= Hermann Breymann =

German philologist (1842–1910)

Hermann Wilhelm Breymann (3 July 1842 – 6 September 1910) was a German philologist and pedagogue.

==Biography==
Breymann was born in Oker, the son of a senior metalworker. He studied at University of Paris, Marburg University, and the University of Bonn. He received a doctorate in 1868 from the University of Göttingen, where he had studied under Romanist Theodor Müller. Breymann next lived in Manchester and London, first as a private tutor in Manchester, before taking the position of associate professor at Owens College.

Breymann became the joint professor for French and English at the Ludwig-Maximilians-Universität München in 1875, focusing on modern language, alongside Konrad Hofmann who focused on the older forms of both languages. In 1892, Breymann became the first Professor of Romance Philology at the Ludwig-Maximilians-Universität München. He was at the same time a member of the royal Bavarian Supreme School Council (königlich bayerischen Obersten Schulrates). In 1876, he founded the Academic New Philogogy Club (ANV, Akademisch-Neuphilologischen Verein), and would also become a Privy Councillor. He was followed in this chair by fellow Romanist Karl Vossler in 1911.

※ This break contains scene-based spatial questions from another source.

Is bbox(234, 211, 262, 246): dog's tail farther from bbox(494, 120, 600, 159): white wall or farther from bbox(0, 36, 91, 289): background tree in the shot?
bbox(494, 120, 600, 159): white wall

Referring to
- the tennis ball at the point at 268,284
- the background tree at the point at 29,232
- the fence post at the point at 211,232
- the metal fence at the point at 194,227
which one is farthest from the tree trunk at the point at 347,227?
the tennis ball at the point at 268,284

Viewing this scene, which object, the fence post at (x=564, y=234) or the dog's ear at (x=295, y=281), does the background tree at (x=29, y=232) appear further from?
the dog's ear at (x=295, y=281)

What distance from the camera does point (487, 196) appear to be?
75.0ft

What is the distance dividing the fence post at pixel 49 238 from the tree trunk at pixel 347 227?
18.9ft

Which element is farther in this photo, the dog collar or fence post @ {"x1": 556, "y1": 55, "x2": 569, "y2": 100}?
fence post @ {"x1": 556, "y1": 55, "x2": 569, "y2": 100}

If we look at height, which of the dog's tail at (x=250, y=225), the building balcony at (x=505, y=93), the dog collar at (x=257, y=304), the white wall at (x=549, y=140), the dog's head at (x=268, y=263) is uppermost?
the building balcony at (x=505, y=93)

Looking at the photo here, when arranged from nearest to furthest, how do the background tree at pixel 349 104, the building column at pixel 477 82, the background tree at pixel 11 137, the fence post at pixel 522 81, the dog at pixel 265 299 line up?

Breymann died in Bad Reichenhall on 6 September 1910. He was aged 68.

==Literary work==
From 1890 he was editor of the Münchener Beiträge zur romanischen und englischen Philologie ("Munich contributions to Romance and English philology"). He is the author of:
- Les deux livres des Macchabées (1868) - The two books of the Maccabees.
- La dîme de pénitance : altfranzösisches Gedicht, (1874) - "La dime de penitance", an Old French poem written for the first time in 1288 by Jehan de Journi and from a manuscript of the British Museum.
- "A French grammar, based on philological principles", published in English in 1874.
- "Second French exercise book", published in English in 1875.
- Französisches Elementarbuch für Gymnasien und Progymnasien 1886 - French elementary book for high schools and secondary schools.
- Diez, sein Leben, seine Werke (1878) - Friedrich Diez, his life and works.
- Marlowe's werke, historische-kritische Ausgabe (from 1889) - Christopher Marlowe's works, historical-critical contribution (with Albrecht Wagner).
- Die neusprachliche Reform-Literatur 1876-93, (1895) - Modern language reform-literature of 1876–93.
- Die phonetische Literatur von 1876-95 (Leipzig 1897) - Phonetic literature of 1876–95.
- Die neusprachliche Reform-Literatur 1894-99, (1900) - Modern language reform-literature of 1894–99.
- Calderon Studien (1905) - Pedro Calderón de la Barca studies.